(INPUT FOR THIS TASK)

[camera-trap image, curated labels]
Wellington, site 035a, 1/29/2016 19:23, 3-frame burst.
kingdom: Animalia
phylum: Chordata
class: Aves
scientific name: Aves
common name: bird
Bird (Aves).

(End INPUT FOR THIS TASK)

### TASK STATEMENT:
The records above should be restated word for word, please.

### OUTPUT OF THE TASK:
[camera-trap image, curated labels]
Wellington, site 035a, 1/29/2016 19:23, 3-frame burst.
kingdom: Animalia
phylum: Chordata
class: Aves
scientific name: Aves
common name: bird
Bird (Aves).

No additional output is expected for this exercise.